Evaluation is done on the ImageNet validation set, which is expected to be stored under $DATASET/imagenet/val
. Optionally, we also support evaluating on ImageNetV2 and ImageNet-100. Example commands to download these datasets are provided below.
export DATASET=../datasets
# Download ImageNetV2
mkdir $DATASET/imagenetv2 && cd $DATASET/imagenetv2
wget https://huggingface.co/datasets/vaishaal/ImageNetV2/blob/main/imagenetv2-matched-frequency.tar.gz
tar -xvf imagenetv2-matched-frequency.tar.gz
rm imagenetv2-matched-frequency.tar.gz
# Download ImageNet-100
mkdir $DATASET/imagenet100 && cd $DATASET/imagenet100
git clone https://github.com/danielchyeh/ImageNet-100-Pytorch.git && cd ImageNet-100-Pytorch
python generate_IN100.py --source_folder $DATASET/imagenet --target_folder $DATASET/imagenet100
rm -r $DATASET/imagenet100/ImageNet-100-Pytorch
Our CLIP experiments are conducted using a customized version of open_clip, which is included as submodule. If it is not cloned together with this repository, you may run the git submodule update --init --recursive
in the root directory to fetch it. Then, run the following commands to install it from source:
cd open_clip
make install
make install-training
We privide example scripts to replicate our experiments in the scripts folder. This includes investigations on caption descriptiveness (Sec. 3.2), data distribution, diversity, imbalance level (Sec. 3.4), data scale (Sec. 3.5) and open-world concepts (Sec. 3.6). It also supports explorations on few-shot and open-world recognition (Sec. 4.1). You may run them directly or modify them to suit your needs. Checkpoints and intermediate evaluation results are saved to the logs folder by default.

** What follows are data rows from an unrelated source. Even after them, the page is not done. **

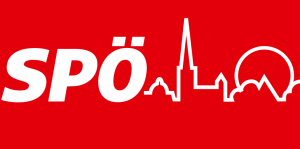 Logo-spoe-wien-gspuer1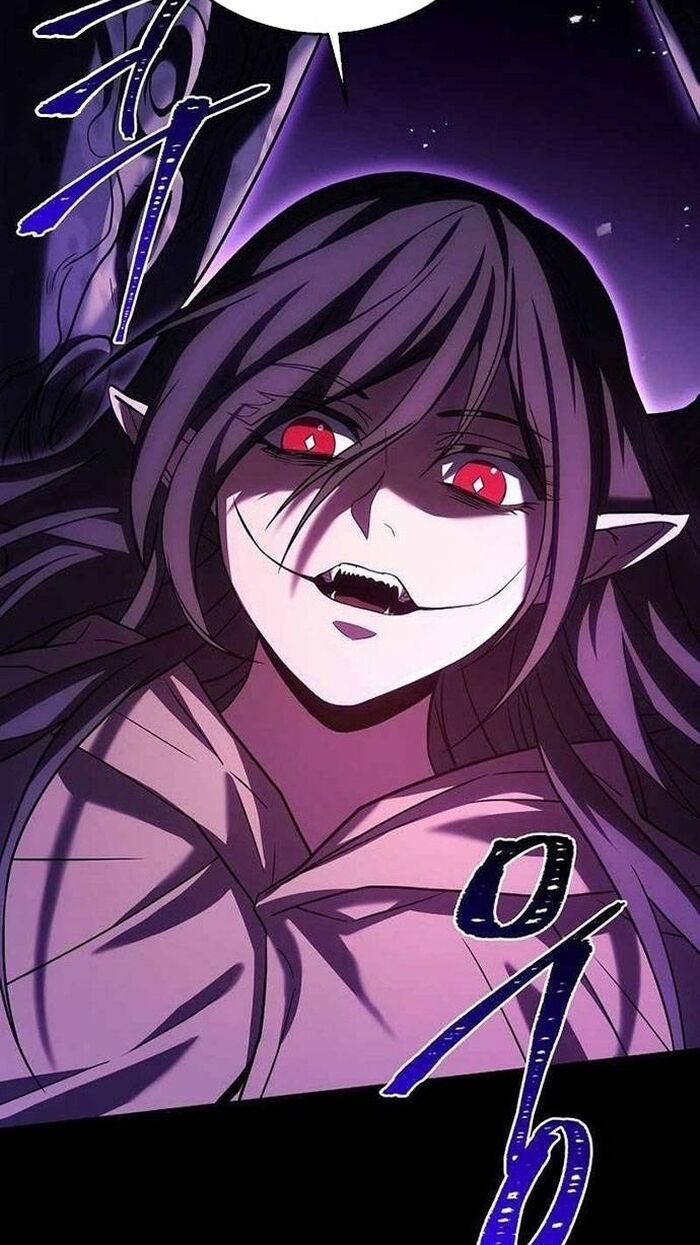 Sự Trở Lại Của Pháp Sư 8 Vòng - Chapter 138 - Page 36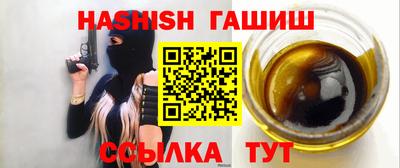 не бодяженный Симферополь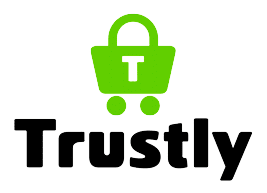 Die Geschichte von Trustly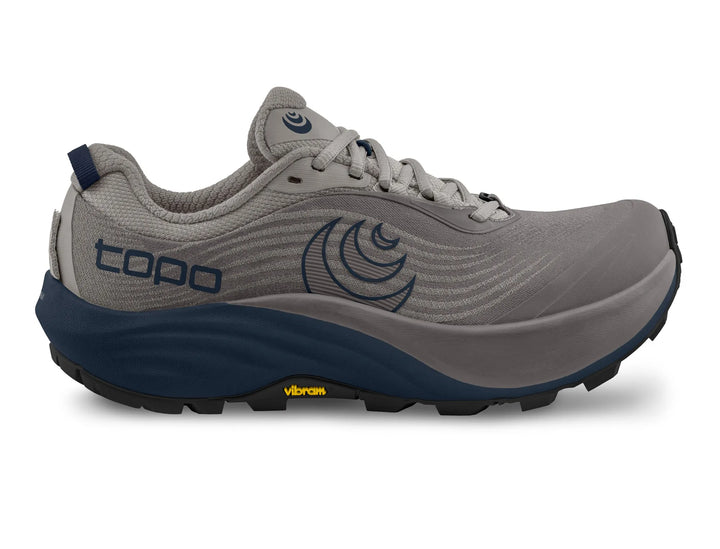 M097.Grey-Navy_00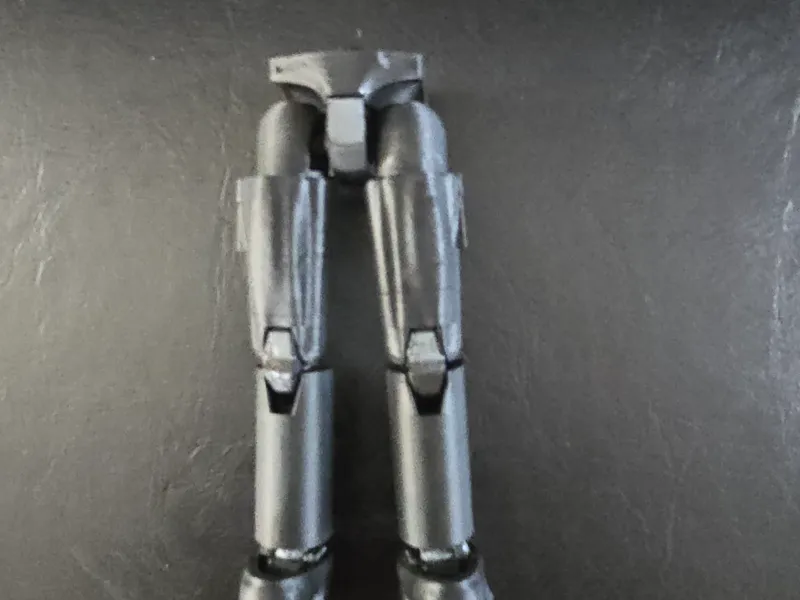 dummy 13 buff legs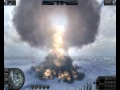 World in Conflict strikes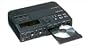 Marantz CDR300 Portable CD Recorder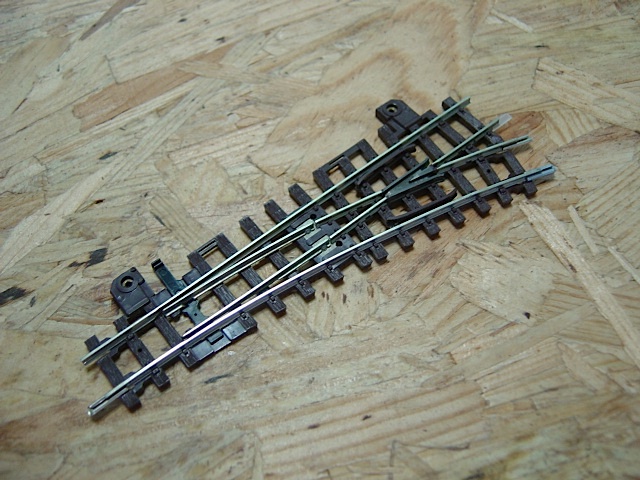 aiguille_Roco_H0e.jpg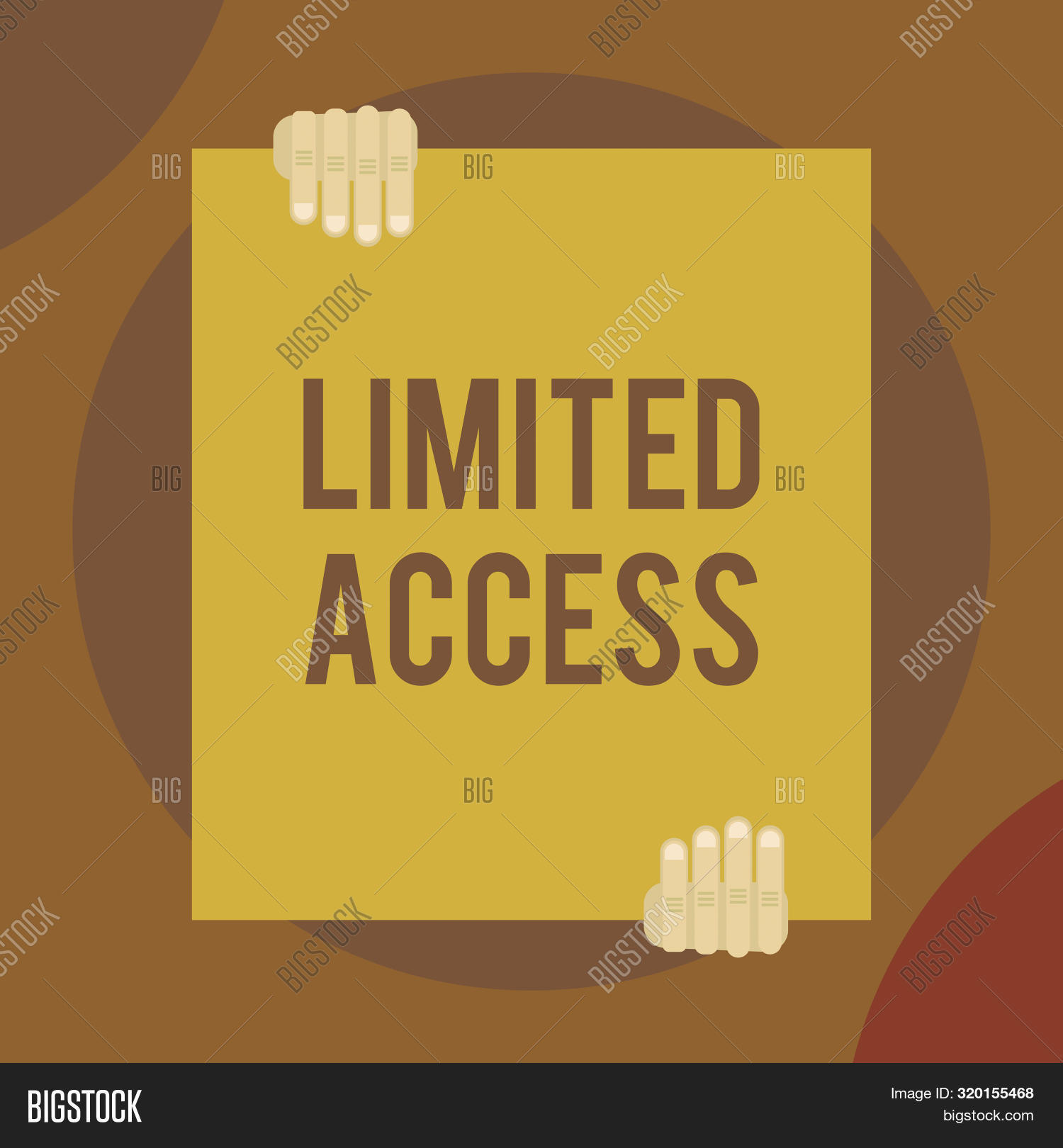 access,accuracy,achieve,achievement,admission,admittance,advice,alert,allowed,ambition,attention,authorized,badge,ban,barrier,business,caution,challenge,change,closed,commercial,communication,computer,concept,conceptual,connection,cut,damaged,danger,demonstratingnel,denied,disallowed,enter,entry,keep,law,limit,limited,lock,network,notice,only,private,prohibited,property,restricted,restriction,trespassing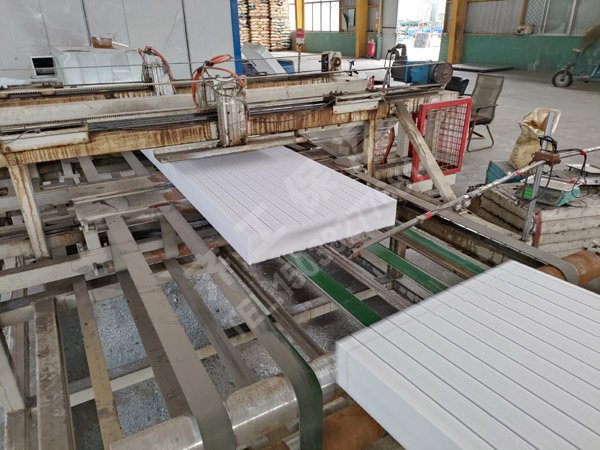 武漢擠塑板批發市場有哪些？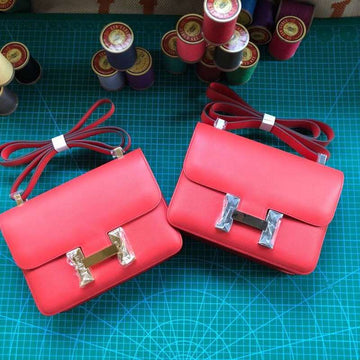 Pearl Street Bags - HMS - Bag- 793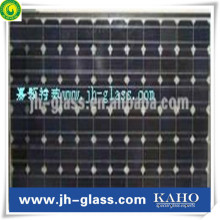 ploycrystal solar panel manufacturing machine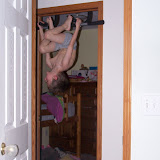 100_6156.JPG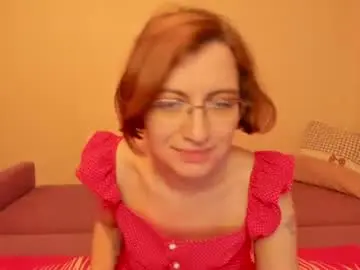 Marilynspecial  live sex cam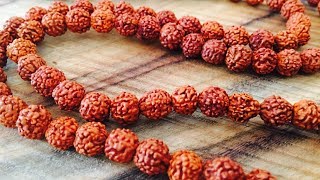 Most Powerful mantras For Health & Stress Relief - Chants that will radically improve your Life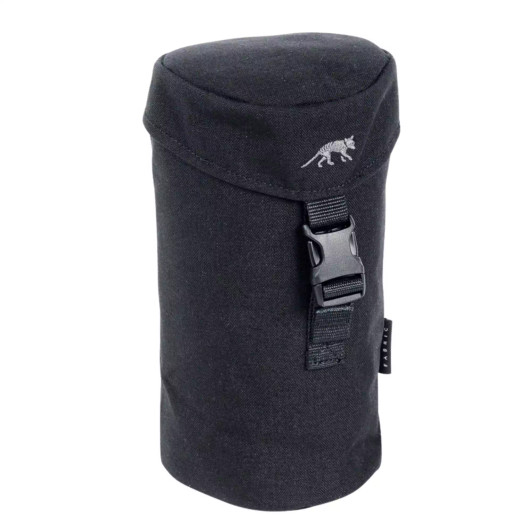 TT Bottle Holder (Black)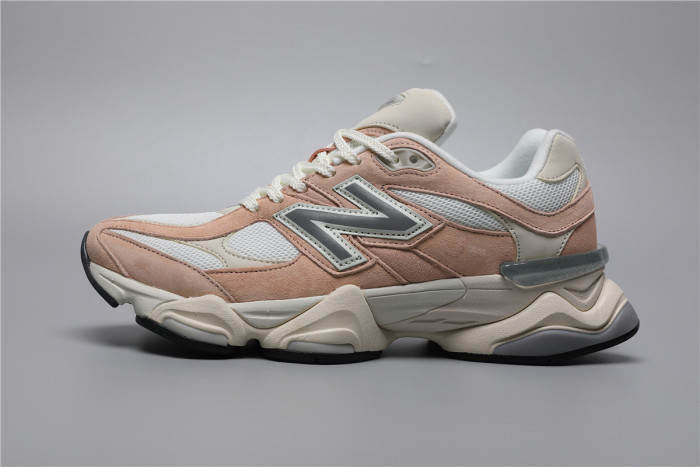 [plus-size shoes] New B@L@nce 9060- 54 colors 29490335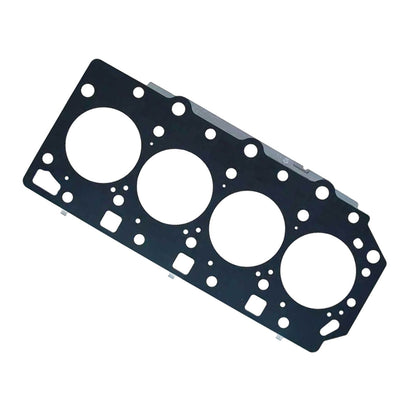 VRS Cylinder Head Gasket Kit Suitable for Hyundai iLoad 2.5L Diesel
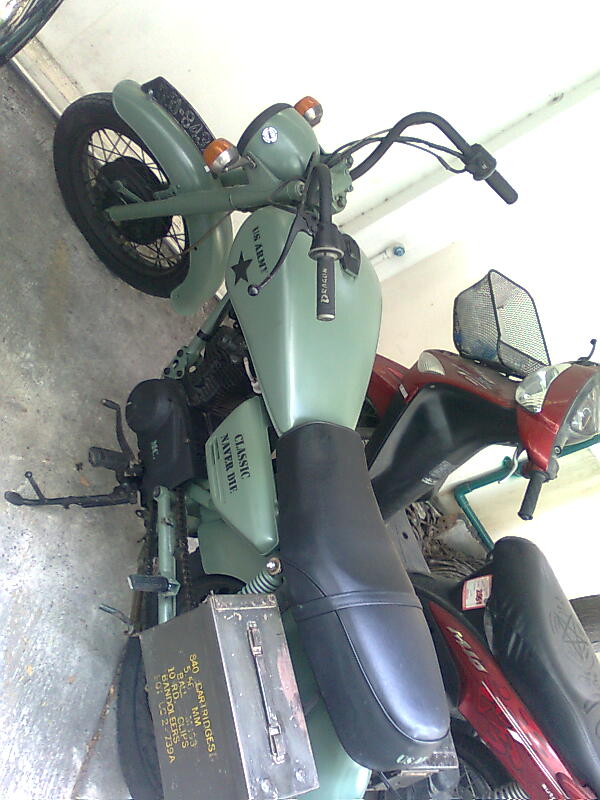 Name:  ภาพ0510..jpg
Views: 466
Size:  83.9 KB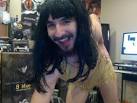 Call me maybe chatroulette 9gag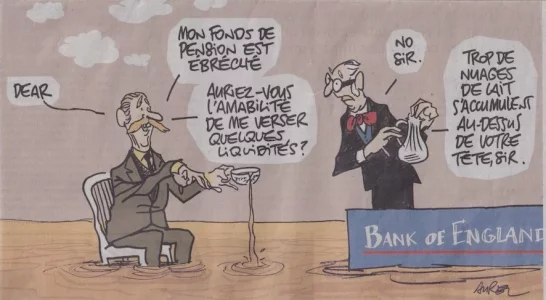 Le Monde 2022:10:18 copie.webp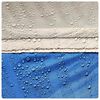 Product Thumbnail Image 12 of 15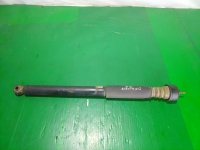 Амортизатор, FORD, FOCUS, DFW, EYDC, 2003, R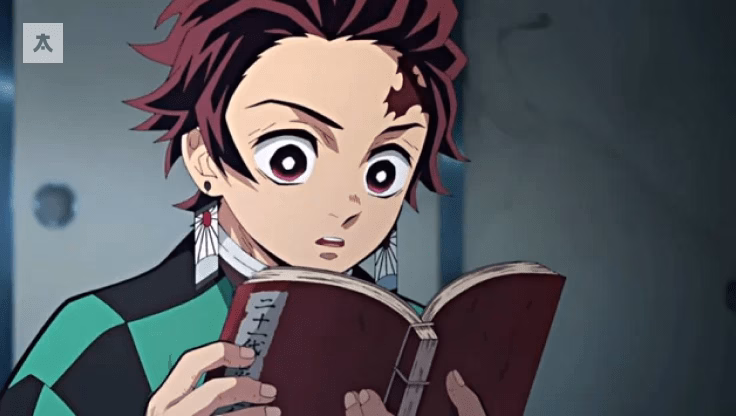 Demon Slayer evreninde hangi Hashira'sın? 27 15soru min 1 Animelerden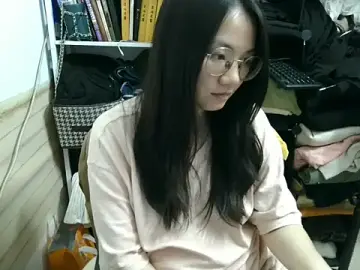 Xiaoxiaowan11  live sex cam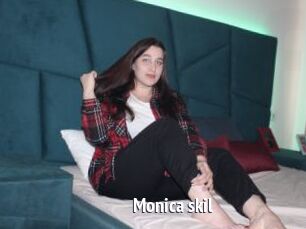 Monica_skil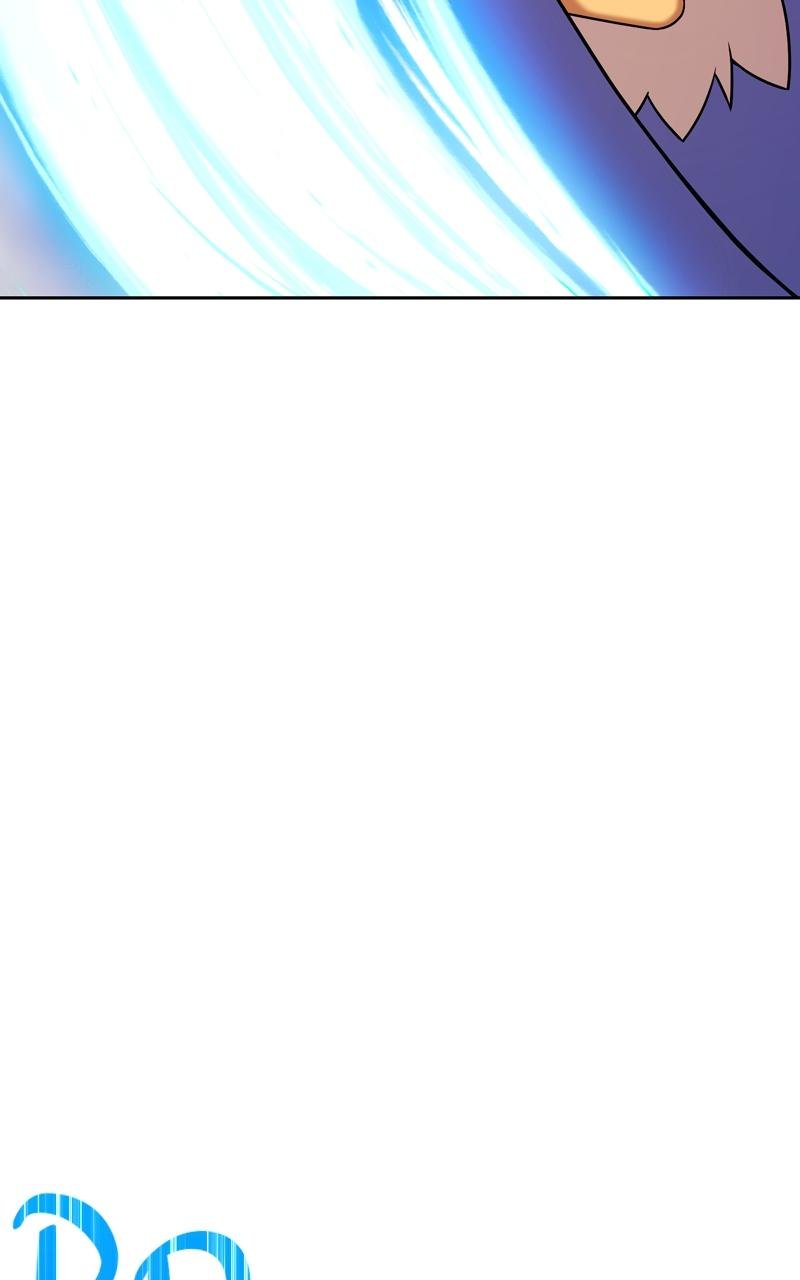 +99 Reinforced Wooden Stick chapter 89 page 312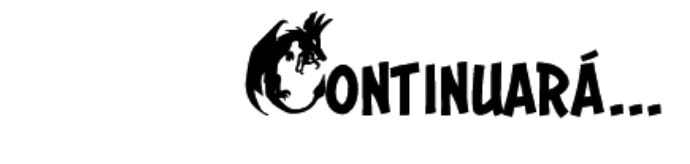 La dulce agonía de Adam Capítulo 63 - Página 11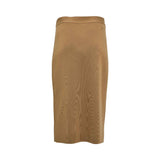 Luisa Spagnoli Masiera Women's Skirt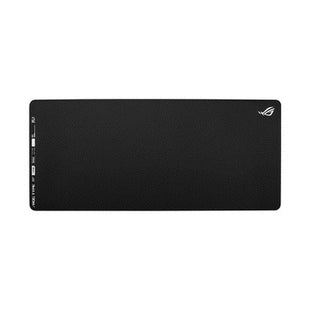 Mousepad Asus 90MP03G0-BPUA00 Schwarz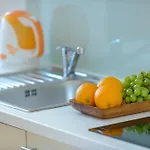 Apartament Adriatic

The metrics are already computed and saved during training. We also provide example scripts for re-evaluating trained checkpoints, e.g., for additional evaluation datasets or prompts. The following is an example:
export TEMPLATE_TYPE=openai # open_clip default option
bash scripts/zero_shot/run_openzlip_zs.sh $PATH_TO_RUN_FOLDER $TEMPLATE_TYPE
The results will be saved to the same directory as the checkpoint file.
Besides, we also support evaluating all pre-trained CLIP models provided by open_clip. Simply run bash scripts/zero_shot/run_all.sh
or python run_pretrained_openclip.py
to evaluate them, and check run_pretrained_openclip.py for details. The results will be saved to logs_pretrained by default.